Erstaunlich, wie gut man vorraussehen konnte was jetzt passiert, wenn man nur wollte."

, wobei er den hier vorliegenden Artikel verlinkt.
Romsdalen - 2. Nov, 17:14

selten

so einen schwachsinn gelesen.
tut mir leid, normalerweise schrebe ich ja nicht so deutlich, aber in diesem fall ist es wirklich angebracht... verschwörungstheorien in reinform.

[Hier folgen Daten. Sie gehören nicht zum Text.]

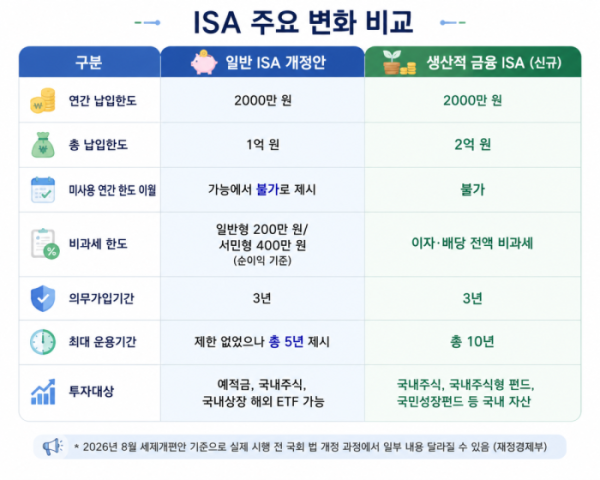 ISA 주요 변화 비교

| 구분 | 일반 ISA 개정안 | 생산적 금융 ISA (신규) |
|---|---|---|
| 연간 납입한도 | 2000만 원 | 2000만 원 |
| 총 납입한도 | 1억 원 | 2억 원 |
| 미사용 연간 한도 이월 | 가능에서 불가로 제시 | 불가 |
| 비과세 한도 | 일반형 200만 원/ 서민형 400만 원 (순이익 기준) | 이자·배당 전액 비과세 |
| 의무가입기간 | 3년 | 3년 |
| 최대 운용기간 | 제한 없었으나 총 5년 제시 | 총 10년 |
| 투자대상 | 예적금, 국내주식, 국내상장 해외 ETF 가능 | 국내주식, 국내주식형 펀드, 국민성장펀드 등 국내 자산 |

* 2026년 8월 세제개편안 기준으로 실제 시행 전 국회 법 개정 과정에서 일부 내용 달라질 수 있음 (재정경제부)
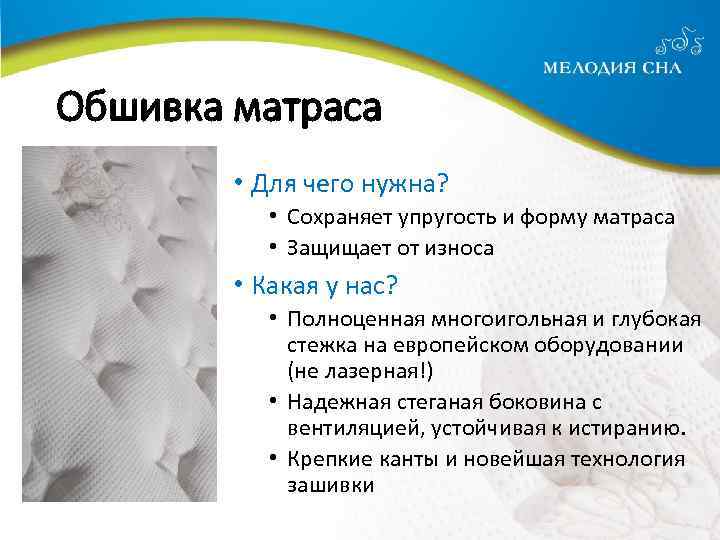 МЕЛОДИЯ СНА

Обшивка матраса

• Для чего нужна?
• Сохраняет упругость и форму матраса
• Защищает от износа
• Какая у нас?
• Полноценная многоигольная и глубокая стежка на европейском оборудовании (не лазерная!)
• Надежная стеганая боковина с вентиляцией, устойчивая к истиранию.
• Крепкие канты и новейшая технология зашивки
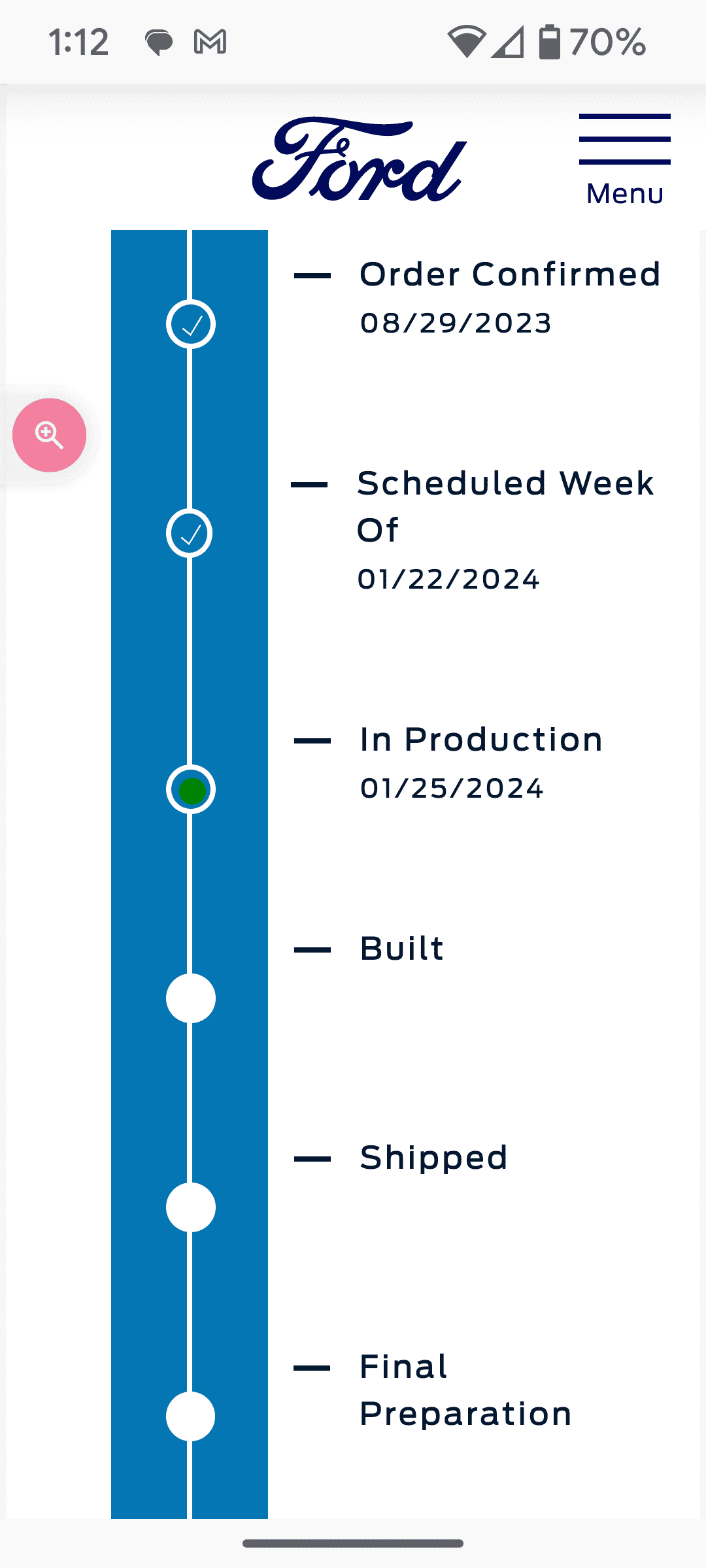 1:12 70%

Ford

Menu

Order Confirmed
08/29/2023

Scheduled Week Of
01/22/2024

In Production
01/25/2024

Built

Shipped

Final Preparation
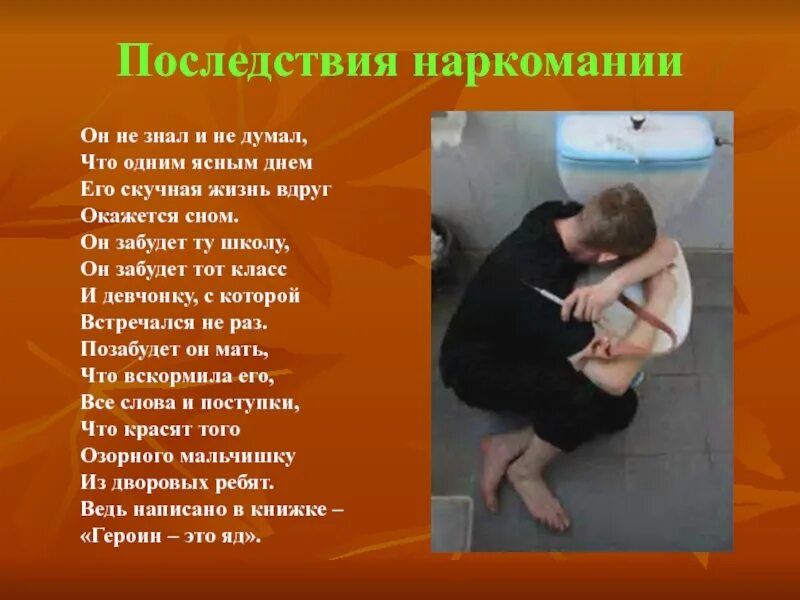 Последствия наркомании

Он не знал и не думал,
Что одним ясным днем
Его скучная жизнь вдруг
Окажется сном.
Он забудет ту школу,
Он забудет тот класс
И девчонку, с которой
Встречался не раз.
Позабудет он мать,
Что вскормила его,
Все слова и поступки,
Что красят того
Озорного мальчишку
Из дворовых ребят.
Ведь написано в книжке –
«Героин – это яд».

da fragt man sich doch, ob der werte autor sich die mühe gemacht hat, mehr als nur polemische texte zu recherchieren. z.b. könnte man die überlegung anstellen, welche summen nötig sind, um gegen das ganze börsensystem wetten zu können (das mag früher mit den damaligen miniumsätzen ja funktioniert haben).
der mensch ist nun mal gewohnheits- und herdentier. also was liegt näher als dass er seine meinung nach dem wind ausrichtet...
abgesehen davon ist es ja auch viel leichter, dem bösen system, der bösen leichtgläubigkeit und der bösen habgier die schuld zu geben als einmal ganz genau bei sich zu suchen, ob das nicht nur vorwände sind.

Karl Weiss - 2. Nov, 20:36

Danke für die Blumen

Das ist erfreulich: Hier macht jemand deutlich , wie sehr es weh tut, wenn die Intentionen der Feuerwerker ans Tageslicht kommen. Darum auch soviel Schäumen (Schwachsinn! Schwachsinn!).

Aber, wer weiss, vielleicht gibt es ja gar keinen Kapitalismus, vielleicht wird es keineswegs eine Wirtschaftskrise geben, sondern der Dow Jones wird bis auf 20.000 Punkte steigen, vielleicht wird das System überhaupt plötzlich menschenfreundlich werden.

Denn das sind natürlich alles Verschwörungstheorien, das mit dem Kapitalismus, das mit den Wirtschaftskrisen, die der angeblich gesetzmässig hervorbringt, das mit den Tausenden von Trotteln, die man dazu braucht, zum Zeitpunkt des Crashs die Aktien in den Händen zu haben, alles Verschwörungstheorien. Es gibt überhaupt keine Habgier, das weiss doch jeder.

Nur leider hast du, lieber Romsdalen, den Artikel nicht gelesen oder konntest ihn nicht mehr sehen vor lauter Schaum vor dem Mund. Dort steht kein Wort, es würde jemand "gegen das ganze Börsensystem wetten". Dort steht genau das Gegenteil: Die Herrschenden verkaufen ihre Aktien klammheimlich in kleinen Paketen, damit niemand merkt, dass sie nun aussteigen.

Aber beruhige dich, lieber Leser, auch das natürlich Verschwörungstheorien. Erstens gibt es keine Herrschenden und zweitestens sind die niemals auf Kosten der kleinen und mittleren Anleger reich geworden. Das sind alles Verschwörungstheorien, bitte, bitte, glaub es doch endlich! Kauf Aktien, lieber Leser, kauf Aktien bis zum geht-nicht-mehr!